For the past five years, my wife and I have participated in the annual Post Hunt in downtown Washington DC. The Hunt is a series of puzzles scattered throughout a portion of the city, and thousands of people run around trying to solve them over the course of a few hours one Sunday each year. It was created by the warped mind of humorist Dave Barry, the humorous mind of the warped Gene Weingarten, and Tom Schroder (lovingly known as Tom the Butcher, an editor of the other two, or the man who takes the blame for everything that goes wrong).
Last year, our experience with the Post Hunt inspired us to take our daughter’s 8th birthday party to the next level. If there are skills I work to encourage and nurture in her, it is critical thinking and problem solving. Putting those two together, the ability to step outside the trap of bad assumptions and figure things out in a novel or unexpected way, is what ultimately makes an awesome person. And she shows great promise, if a proud Dad says so himself.
We decided that her birthday party would be a “Treasure Hunt.” Like any good treasure hunt, it included a map. Unlike your standard map, however, this map simply had road names and a collection of seemingly random icons. Most of the icons were in fact random and meaningless, while a select few of them indicated the location of a puzzle one of the two teams of girls had to solve. The solution to one puzzle would lead them to another location on the map, where a new puzzle awaited. To make it very clear that the team had found the right location, the actual object from the map would be clearly visible there.
For instance, the bike at the center of the map was one such location, and there was an actual bike in the front yard of that house (and much thanks to our neighbors for letting us place strange objects in their yards for a Saturday afternoon). In that case, the clue also told my daughter that the bike was a birthday present itself, and she could feel free to walk it home.
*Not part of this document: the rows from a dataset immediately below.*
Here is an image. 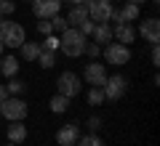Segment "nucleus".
Instances as JSON below:
<instances>
[{
	"mask_svg": "<svg viewBox=\"0 0 160 146\" xmlns=\"http://www.w3.org/2000/svg\"><path fill=\"white\" fill-rule=\"evenodd\" d=\"M86 35L80 32L78 27H67L62 32V40H59V48H62L64 56L75 59V56H83V48H86Z\"/></svg>",
	"mask_w": 160,
	"mask_h": 146,
	"instance_id": "f257e3e1",
	"label": "nucleus"
},
{
	"mask_svg": "<svg viewBox=\"0 0 160 146\" xmlns=\"http://www.w3.org/2000/svg\"><path fill=\"white\" fill-rule=\"evenodd\" d=\"M24 40H27V32H24L22 24L0 19V43L6 45V48H19Z\"/></svg>",
	"mask_w": 160,
	"mask_h": 146,
	"instance_id": "f03ea898",
	"label": "nucleus"
},
{
	"mask_svg": "<svg viewBox=\"0 0 160 146\" xmlns=\"http://www.w3.org/2000/svg\"><path fill=\"white\" fill-rule=\"evenodd\" d=\"M27 112H29V106L19 98V96H8L6 101L0 104V114H3L8 122H24Z\"/></svg>",
	"mask_w": 160,
	"mask_h": 146,
	"instance_id": "7ed1b4c3",
	"label": "nucleus"
},
{
	"mask_svg": "<svg viewBox=\"0 0 160 146\" xmlns=\"http://www.w3.org/2000/svg\"><path fill=\"white\" fill-rule=\"evenodd\" d=\"M104 61L112 64V67H123V64L131 61V48L123 43H107L104 48Z\"/></svg>",
	"mask_w": 160,
	"mask_h": 146,
	"instance_id": "20e7f679",
	"label": "nucleus"
},
{
	"mask_svg": "<svg viewBox=\"0 0 160 146\" xmlns=\"http://www.w3.org/2000/svg\"><path fill=\"white\" fill-rule=\"evenodd\" d=\"M86 8H88V19L96 24H104L112 19V11L115 6L112 3H107V0H86Z\"/></svg>",
	"mask_w": 160,
	"mask_h": 146,
	"instance_id": "39448f33",
	"label": "nucleus"
},
{
	"mask_svg": "<svg viewBox=\"0 0 160 146\" xmlns=\"http://www.w3.org/2000/svg\"><path fill=\"white\" fill-rule=\"evenodd\" d=\"M102 90H104V98H107V101H118V98H123V96H126L128 82H126V77H123V74H112V77L104 80Z\"/></svg>",
	"mask_w": 160,
	"mask_h": 146,
	"instance_id": "423d86ee",
	"label": "nucleus"
},
{
	"mask_svg": "<svg viewBox=\"0 0 160 146\" xmlns=\"http://www.w3.org/2000/svg\"><path fill=\"white\" fill-rule=\"evenodd\" d=\"M56 88L62 96H67V98H75V96L80 93V77L75 72H62L56 80Z\"/></svg>",
	"mask_w": 160,
	"mask_h": 146,
	"instance_id": "0eeeda50",
	"label": "nucleus"
},
{
	"mask_svg": "<svg viewBox=\"0 0 160 146\" xmlns=\"http://www.w3.org/2000/svg\"><path fill=\"white\" fill-rule=\"evenodd\" d=\"M83 77H86L88 85H93V88H102L104 80H107V69H104L102 61H91V64H86V69H83Z\"/></svg>",
	"mask_w": 160,
	"mask_h": 146,
	"instance_id": "6e6552de",
	"label": "nucleus"
},
{
	"mask_svg": "<svg viewBox=\"0 0 160 146\" xmlns=\"http://www.w3.org/2000/svg\"><path fill=\"white\" fill-rule=\"evenodd\" d=\"M64 0H32V13L38 19H51L59 13Z\"/></svg>",
	"mask_w": 160,
	"mask_h": 146,
	"instance_id": "1a4fd4ad",
	"label": "nucleus"
},
{
	"mask_svg": "<svg viewBox=\"0 0 160 146\" xmlns=\"http://www.w3.org/2000/svg\"><path fill=\"white\" fill-rule=\"evenodd\" d=\"M139 35H142L149 45H152V43H160V21H158V19H147V21H142Z\"/></svg>",
	"mask_w": 160,
	"mask_h": 146,
	"instance_id": "9d476101",
	"label": "nucleus"
},
{
	"mask_svg": "<svg viewBox=\"0 0 160 146\" xmlns=\"http://www.w3.org/2000/svg\"><path fill=\"white\" fill-rule=\"evenodd\" d=\"M78 138H80V128L78 125H64V128H59V133H56L59 146H75Z\"/></svg>",
	"mask_w": 160,
	"mask_h": 146,
	"instance_id": "9b49d317",
	"label": "nucleus"
},
{
	"mask_svg": "<svg viewBox=\"0 0 160 146\" xmlns=\"http://www.w3.org/2000/svg\"><path fill=\"white\" fill-rule=\"evenodd\" d=\"M112 19H115V21H128V24H131V21H136V19H139V6H136V3H126V6H123V8H115V11H112Z\"/></svg>",
	"mask_w": 160,
	"mask_h": 146,
	"instance_id": "f8f14e48",
	"label": "nucleus"
},
{
	"mask_svg": "<svg viewBox=\"0 0 160 146\" xmlns=\"http://www.w3.org/2000/svg\"><path fill=\"white\" fill-rule=\"evenodd\" d=\"M112 37H118V43L128 45V43H133V40H136V29H133L128 21H120L118 27L112 29Z\"/></svg>",
	"mask_w": 160,
	"mask_h": 146,
	"instance_id": "ddd939ff",
	"label": "nucleus"
},
{
	"mask_svg": "<svg viewBox=\"0 0 160 146\" xmlns=\"http://www.w3.org/2000/svg\"><path fill=\"white\" fill-rule=\"evenodd\" d=\"M91 35H93V43H99V45H102V43H112V27H109L107 21H104V24H96Z\"/></svg>",
	"mask_w": 160,
	"mask_h": 146,
	"instance_id": "4468645a",
	"label": "nucleus"
},
{
	"mask_svg": "<svg viewBox=\"0 0 160 146\" xmlns=\"http://www.w3.org/2000/svg\"><path fill=\"white\" fill-rule=\"evenodd\" d=\"M24 138H27V128H24V122H11V125H8V141H11V144H22Z\"/></svg>",
	"mask_w": 160,
	"mask_h": 146,
	"instance_id": "2eb2a0df",
	"label": "nucleus"
},
{
	"mask_svg": "<svg viewBox=\"0 0 160 146\" xmlns=\"http://www.w3.org/2000/svg\"><path fill=\"white\" fill-rule=\"evenodd\" d=\"M19 51H22V59H24V61H38L40 45H38V43H27V40H24V43L19 45Z\"/></svg>",
	"mask_w": 160,
	"mask_h": 146,
	"instance_id": "dca6fc26",
	"label": "nucleus"
},
{
	"mask_svg": "<svg viewBox=\"0 0 160 146\" xmlns=\"http://www.w3.org/2000/svg\"><path fill=\"white\" fill-rule=\"evenodd\" d=\"M16 72H19L16 56H3V61H0V74H6V77H16Z\"/></svg>",
	"mask_w": 160,
	"mask_h": 146,
	"instance_id": "f3484780",
	"label": "nucleus"
},
{
	"mask_svg": "<svg viewBox=\"0 0 160 146\" xmlns=\"http://www.w3.org/2000/svg\"><path fill=\"white\" fill-rule=\"evenodd\" d=\"M88 19V8H86V3L83 6H72V11H69V16H67V24H72V27H78L80 21H86Z\"/></svg>",
	"mask_w": 160,
	"mask_h": 146,
	"instance_id": "a211bd4d",
	"label": "nucleus"
},
{
	"mask_svg": "<svg viewBox=\"0 0 160 146\" xmlns=\"http://www.w3.org/2000/svg\"><path fill=\"white\" fill-rule=\"evenodd\" d=\"M67 109H69V98H67V96H62V93H56L51 98V112L53 114H64Z\"/></svg>",
	"mask_w": 160,
	"mask_h": 146,
	"instance_id": "6ab92c4d",
	"label": "nucleus"
},
{
	"mask_svg": "<svg viewBox=\"0 0 160 146\" xmlns=\"http://www.w3.org/2000/svg\"><path fill=\"white\" fill-rule=\"evenodd\" d=\"M104 101H107V98H104V90L91 85V90H88V104H91V106H99V104H104Z\"/></svg>",
	"mask_w": 160,
	"mask_h": 146,
	"instance_id": "aec40b11",
	"label": "nucleus"
},
{
	"mask_svg": "<svg viewBox=\"0 0 160 146\" xmlns=\"http://www.w3.org/2000/svg\"><path fill=\"white\" fill-rule=\"evenodd\" d=\"M38 61H40V67H43V69H51L53 64H56V53H51V51H40Z\"/></svg>",
	"mask_w": 160,
	"mask_h": 146,
	"instance_id": "412c9836",
	"label": "nucleus"
},
{
	"mask_svg": "<svg viewBox=\"0 0 160 146\" xmlns=\"http://www.w3.org/2000/svg\"><path fill=\"white\" fill-rule=\"evenodd\" d=\"M6 88H8V96H19V93H24V88H27V85H24L22 80L11 77V80H8V85H6Z\"/></svg>",
	"mask_w": 160,
	"mask_h": 146,
	"instance_id": "4be33fe9",
	"label": "nucleus"
},
{
	"mask_svg": "<svg viewBox=\"0 0 160 146\" xmlns=\"http://www.w3.org/2000/svg\"><path fill=\"white\" fill-rule=\"evenodd\" d=\"M75 146H104V144H102L99 135L88 133V135H83V138H78V144H75Z\"/></svg>",
	"mask_w": 160,
	"mask_h": 146,
	"instance_id": "5701e85b",
	"label": "nucleus"
},
{
	"mask_svg": "<svg viewBox=\"0 0 160 146\" xmlns=\"http://www.w3.org/2000/svg\"><path fill=\"white\" fill-rule=\"evenodd\" d=\"M56 48H59V37H53V35H46L43 45H40V51H51V53H56Z\"/></svg>",
	"mask_w": 160,
	"mask_h": 146,
	"instance_id": "b1692460",
	"label": "nucleus"
},
{
	"mask_svg": "<svg viewBox=\"0 0 160 146\" xmlns=\"http://www.w3.org/2000/svg\"><path fill=\"white\" fill-rule=\"evenodd\" d=\"M13 11H16V3H13V0H0V16L3 19L11 16Z\"/></svg>",
	"mask_w": 160,
	"mask_h": 146,
	"instance_id": "393cba45",
	"label": "nucleus"
},
{
	"mask_svg": "<svg viewBox=\"0 0 160 146\" xmlns=\"http://www.w3.org/2000/svg\"><path fill=\"white\" fill-rule=\"evenodd\" d=\"M38 32L46 37V35H53V24H51V19H40L38 21Z\"/></svg>",
	"mask_w": 160,
	"mask_h": 146,
	"instance_id": "a878e982",
	"label": "nucleus"
},
{
	"mask_svg": "<svg viewBox=\"0 0 160 146\" xmlns=\"http://www.w3.org/2000/svg\"><path fill=\"white\" fill-rule=\"evenodd\" d=\"M51 24H53V32H64V29L69 27V24H67V19H62L59 13H56V16H51Z\"/></svg>",
	"mask_w": 160,
	"mask_h": 146,
	"instance_id": "bb28decb",
	"label": "nucleus"
},
{
	"mask_svg": "<svg viewBox=\"0 0 160 146\" xmlns=\"http://www.w3.org/2000/svg\"><path fill=\"white\" fill-rule=\"evenodd\" d=\"M99 51H102V45H99V43H86V48H83V53H88L91 59H96Z\"/></svg>",
	"mask_w": 160,
	"mask_h": 146,
	"instance_id": "cd10ccee",
	"label": "nucleus"
},
{
	"mask_svg": "<svg viewBox=\"0 0 160 146\" xmlns=\"http://www.w3.org/2000/svg\"><path fill=\"white\" fill-rule=\"evenodd\" d=\"M93 27H96V21H91V19H86V21H80V24H78V29H80L83 35H86V37L93 32Z\"/></svg>",
	"mask_w": 160,
	"mask_h": 146,
	"instance_id": "c85d7f7f",
	"label": "nucleus"
},
{
	"mask_svg": "<svg viewBox=\"0 0 160 146\" xmlns=\"http://www.w3.org/2000/svg\"><path fill=\"white\" fill-rule=\"evenodd\" d=\"M149 59H152V64H155V67L160 64V48H158V43H152V53H149Z\"/></svg>",
	"mask_w": 160,
	"mask_h": 146,
	"instance_id": "c756f323",
	"label": "nucleus"
},
{
	"mask_svg": "<svg viewBox=\"0 0 160 146\" xmlns=\"http://www.w3.org/2000/svg\"><path fill=\"white\" fill-rule=\"evenodd\" d=\"M88 128H91V130H99V128H102V117H91V120H88Z\"/></svg>",
	"mask_w": 160,
	"mask_h": 146,
	"instance_id": "7c9ffc66",
	"label": "nucleus"
},
{
	"mask_svg": "<svg viewBox=\"0 0 160 146\" xmlns=\"http://www.w3.org/2000/svg\"><path fill=\"white\" fill-rule=\"evenodd\" d=\"M6 98H8V88H6V85H0V104L6 101Z\"/></svg>",
	"mask_w": 160,
	"mask_h": 146,
	"instance_id": "2f4dec72",
	"label": "nucleus"
},
{
	"mask_svg": "<svg viewBox=\"0 0 160 146\" xmlns=\"http://www.w3.org/2000/svg\"><path fill=\"white\" fill-rule=\"evenodd\" d=\"M67 3H72V6H83L86 0H67Z\"/></svg>",
	"mask_w": 160,
	"mask_h": 146,
	"instance_id": "473e14b6",
	"label": "nucleus"
},
{
	"mask_svg": "<svg viewBox=\"0 0 160 146\" xmlns=\"http://www.w3.org/2000/svg\"><path fill=\"white\" fill-rule=\"evenodd\" d=\"M128 3H136V6H142V3H144V0H128Z\"/></svg>",
	"mask_w": 160,
	"mask_h": 146,
	"instance_id": "72a5a7b5",
	"label": "nucleus"
},
{
	"mask_svg": "<svg viewBox=\"0 0 160 146\" xmlns=\"http://www.w3.org/2000/svg\"><path fill=\"white\" fill-rule=\"evenodd\" d=\"M3 48H6V45H3V43H0V56H3Z\"/></svg>",
	"mask_w": 160,
	"mask_h": 146,
	"instance_id": "f704fd0d",
	"label": "nucleus"
},
{
	"mask_svg": "<svg viewBox=\"0 0 160 146\" xmlns=\"http://www.w3.org/2000/svg\"><path fill=\"white\" fill-rule=\"evenodd\" d=\"M6 146H19V144H11V141H8V144H6Z\"/></svg>",
	"mask_w": 160,
	"mask_h": 146,
	"instance_id": "c9c22d12",
	"label": "nucleus"
},
{
	"mask_svg": "<svg viewBox=\"0 0 160 146\" xmlns=\"http://www.w3.org/2000/svg\"><path fill=\"white\" fill-rule=\"evenodd\" d=\"M107 3H112V0H107Z\"/></svg>",
	"mask_w": 160,
	"mask_h": 146,
	"instance_id": "e433bc0d",
	"label": "nucleus"
},
{
	"mask_svg": "<svg viewBox=\"0 0 160 146\" xmlns=\"http://www.w3.org/2000/svg\"><path fill=\"white\" fill-rule=\"evenodd\" d=\"M0 117H3V114H0Z\"/></svg>",
	"mask_w": 160,
	"mask_h": 146,
	"instance_id": "4c0bfd02",
	"label": "nucleus"
},
{
	"mask_svg": "<svg viewBox=\"0 0 160 146\" xmlns=\"http://www.w3.org/2000/svg\"><path fill=\"white\" fill-rule=\"evenodd\" d=\"M29 3H32V0H29Z\"/></svg>",
	"mask_w": 160,
	"mask_h": 146,
	"instance_id": "58836bf2",
	"label": "nucleus"
},
{
	"mask_svg": "<svg viewBox=\"0 0 160 146\" xmlns=\"http://www.w3.org/2000/svg\"><path fill=\"white\" fill-rule=\"evenodd\" d=\"M0 19H3V16H0Z\"/></svg>",
	"mask_w": 160,
	"mask_h": 146,
	"instance_id": "ea45409f",
	"label": "nucleus"
}]
</instances>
We wanted each puzzle to be a different style, and the whole adventure to take long enough that the teams could wrap up with cake and ice cream at the end, then go on their merry way home full of sugar and clutching their “treasure” (the goody bags kept in cardboard treasure chests back at the house).
The easiest was kind of a large ‘jigsaw’ puzzle, more like a picture tangram maybe. One girl, working on her own, might have solved this one in no time at all. However, we threw a bit of a curve by giving each girl on the team one or two pieces of the puzzle to start, then make them work together to figure out how to put it all together. It was amusing watching the small group of girls walking up to each other, trying to see if their pieces made sense together in some way, then moving on to try another match. Eventually, the put all their pieces on the ground, and worked together to assemble it correctly, revealing the clue.
The second type of puzzle was a rebus. The team unfurled the “scroll” containing a series of pictures with a few operators, and have to figure out what happens when you take “Starbucks” (no rights reserved, though my ability to free draw that logo made me question how much coffee I was drinking) minus “star’ plus “ticket” minus “stick”.
The girls stared at this one for a little while. Only when they started to write things down did it all come together for them.
As I watched the one group of seven and eight-year olds, you could see clear differences from puzzle-to-puzzle. Some girls were excited about the jigsaw, while others really dug into this rebus.
The one they all felt good about, and was a good one to start them off on, was the pop culture quiz board. They were given an answer board, with spaces for each letter of each answer. A few letters were filled in to help clue them in, and keep them on course with spelling. Once they had answered all the trivia questions on the rows, the center column provided them with the location of the next puzzle.
Each girl had a turn to answer at least one question aloud, and if they didn’t know they could ask a friend or pass it on to someone else, and take a crack at another one. Although it pains me that every one of them knew Justin Bieber, it was some small consolation that my daughter still did not like him at the time. I have even lost that battle since then, in anticipation of losing many more.
The final type of puzzle for the girls was a cryptogram. I found a PDF online of a simple substitution cipher wheel, and made enough copies for all the girls. When they reached the location, a board containing a string of letters and symbols, and told to replace E on the inner wheel with L on the outer wheel. From there, it was really no sweat for them to decipher the clue, with the girls taking to shouting out letters from their wheel, while my daughter wrote it all down. They all stopped to think of the implications for a second when I told them they could keep their wheels, and use it to send each other secret messages.
All in all, it was hours and hours of huddling with my wife over the kitchen table after the kids were in bed, tossing back and forth ideas for puzzles, assembling code wheels, cutting up picture puzzles, etc. In other words, we had as much fun putting this thing together as the kids did running around the neghborhood solving it in ninety minutes.
Months later, my daughter has not yet attempted to send encoded messages to anyone, thank goodness. I know, however, that she is learning that there are no barriers for her, only obstacles. And that the pursuit of overcoming those obstacles can be as enjoyable and rewarding as what is to be found on the other side.